# Exploratory Data Analysis

This notebook is used for performing exploratory data analysis (EDA) on the match data. The goal is to understand the data better, visualize key features, and identify patterns that may be useful for model training.

In [1]:
import pandas as pd
import matplotlib.pyplot as plt
import seaborn as sns

# Set visualization style
sns.set(style='whitegrid')

In [2]:
# Load the processed data
data = pd.read_csv('../data/processed/match_data.csv')

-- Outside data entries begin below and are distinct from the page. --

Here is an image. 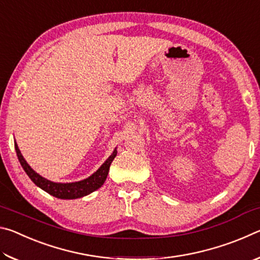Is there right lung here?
<instances>
[{"mask_svg":"<svg viewBox=\"0 0 260 260\" xmlns=\"http://www.w3.org/2000/svg\"><path fill=\"white\" fill-rule=\"evenodd\" d=\"M15 149L17 152V157H18L20 165L23 166L26 174L28 175L29 179L37 184L38 187H40L42 190L47 191L50 195L57 197L60 200H74V199H80L88 195V193L95 191L96 189H99L107 180L110 165H111L114 157L117 156V150L114 149L112 155L110 156L107 160L104 161V164L96 171L94 174H91L89 178L78 182H71V183H57L52 182L50 180H47L40 174H38L35 171L30 167L27 161L24 159L23 155H21L20 150L18 149L17 143H15Z\"/></svg>","mask_w":260,"mask_h":260,"instance_id":"1","label":"right lung"}]
</instances>
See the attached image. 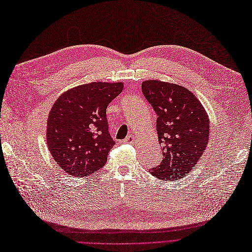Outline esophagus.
<instances>
[{
  "label": "esophagus",
  "instance_id": "esophagus-1",
  "mask_svg": "<svg viewBox=\"0 0 252 252\" xmlns=\"http://www.w3.org/2000/svg\"><path fill=\"white\" fill-rule=\"evenodd\" d=\"M126 142H128V143H133V142L135 141V136H134L133 134H130L129 136H127V137H126Z\"/></svg>",
  "mask_w": 252,
  "mask_h": 252
}]
</instances>
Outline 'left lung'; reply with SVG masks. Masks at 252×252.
Returning a JSON list of instances; mask_svg holds the SVG:
<instances>
[{
	"label": "left lung",
	"mask_w": 252,
	"mask_h": 252,
	"mask_svg": "<svg viewBox=\"0 0 252 252\" xmlns=\"http://www.w3.org/2000/svg\"><path fill=\"white\" fill-rule=\"evenodd\" d=\"M142 92L158 115L162 161L150 173L175 181L196 166L209 141L210 122L201 102L188 89L159 80L142 82Z\"/></svg>",
	"instance_id": "left-lung-1"
}]
</instances>
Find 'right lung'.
<instances>
[{"label":"right lung","mask_w":252,"mask_h":252,"mask_svg":"<svg viewBox=\"0 0 252 252\" xmlns=\"http://www.w3.org/2000/svg\"><path fill=\"white\" fill-rule=\"evenodd\" d=\"M123 90V82H91L64 92L53 104L47 118V146L65 173L84 177L105 165L114 145L106 108Z\"/></svg>","instance_id":"right-lung-1"}]
</instances>
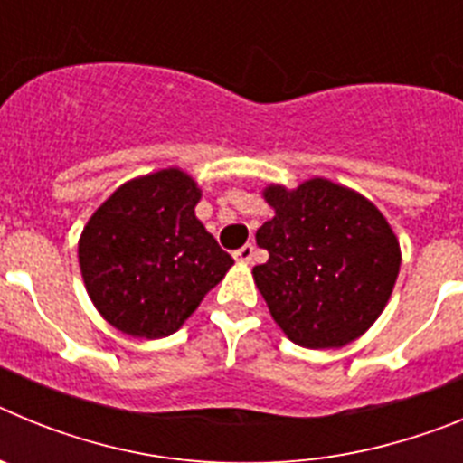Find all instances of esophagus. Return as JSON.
Segmentation results:
<instances>
[{
    "mask_svg": "<svg viewBox=\"0 0 463 463\" xmlns=\"http://www.w3.org/2000/svg\"><path fill=\"white\" fill-rule=\"evenodd\" d=\"M236 261H241V264H250L252 257H255V245L252 243H245L243 248H239V250L234 252Z\"/></svg>",
    "mask_w": 463,
    "mask_h": 463,
    "instance_id": "1",
    "label": "esophagus"
}]
</instances>
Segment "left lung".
<instances>
[{
	"label": "left lung",
	"instance_id": "obj_1",
	"mask_svg": "<svg viewBox=\"0 0 463 463\" xmlns=\"http://www.w3.org/2000/svg\"><path fill=\"white\" fill-rule=\"evenodd\" d=\"M264 199L276 215L257 229L269 261L252 276L273 320L310 350L353 343L394 289L401 250L392 227L369 199L326 178L297 190L269 185Z\"/></svg>",
	"mask_w": 463,
	"mask_h": 463
}]
</instances>
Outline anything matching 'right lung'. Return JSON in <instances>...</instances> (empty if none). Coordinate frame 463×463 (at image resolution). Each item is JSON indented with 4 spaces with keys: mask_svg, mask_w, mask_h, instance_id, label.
I'll use <instances>...</instances> for the list:
<instances>
[{
    "mask_svg": "<svg viewBox=\"0 0 463 463\" xmlns=\"http://www.w3.org/2000/svg\"><path fill=\"white\" fill-rule=\"evenodd\" d=\"M199 199L190 175L162 169L118 187L85 224V289L127 336H171L234 264L196 220Z\"/></svg>",
    "mask_w": 463,
    "mask_h": 463,
    "instance_id": "obj_1",
    "label": "right lung"
}]
</instances>
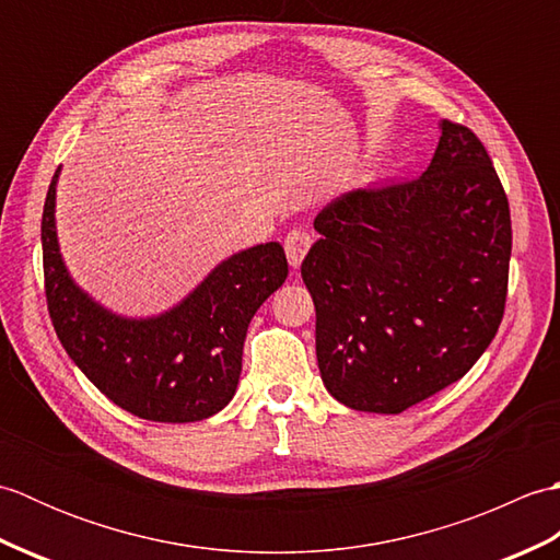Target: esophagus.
Returning <instances> with one entry per match:
<instances>
[{
    "label": "esophagus",
    "instance_id": "1",
    "mask_svg": "<svg viewBox=\"0 0 560 560\" xmlns=\"http://www.w3.org/2000/svg\"><path fill=\"white\" fill-rule=\"evenodd\" d=\"M313 245V235L307 233L305 229H293L283 237V249H287L289 265L291 267H301V261L305 259L307 249Z\"/></svg>",
    "mask_w": 560,
    "mask_h": 560
}]
</instances>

# Display the first few rows of the dataset
data.head()

In [3]:
# Summary statistics
data.describe()

In [4]:
# Visualize the distribution of a key feature
plt.figure(figsize=(10, 6))
sns.histplot(data['feature_name'], bins=30, kde=True)
plt.title('Distribution of Feature Name')
plt.xlabel('Feature Name')
plt.ylabel('Frequency')
plt.show()

In [5]:
# Correlation heatmap
plt.figure(figsize=(12, 8))
correlation_matrix = data.corr()
sns.heatmap(correlation_matrix, annot=True, fmt='.2f', cmap='coolwarm')
plt.title('Correlation Heatmap')
plt.show()

## Conclusion

This exploratory analysis provides insights into the match data, highlighting important features and their relationships. The findings will guide the feature engineering and model training processes.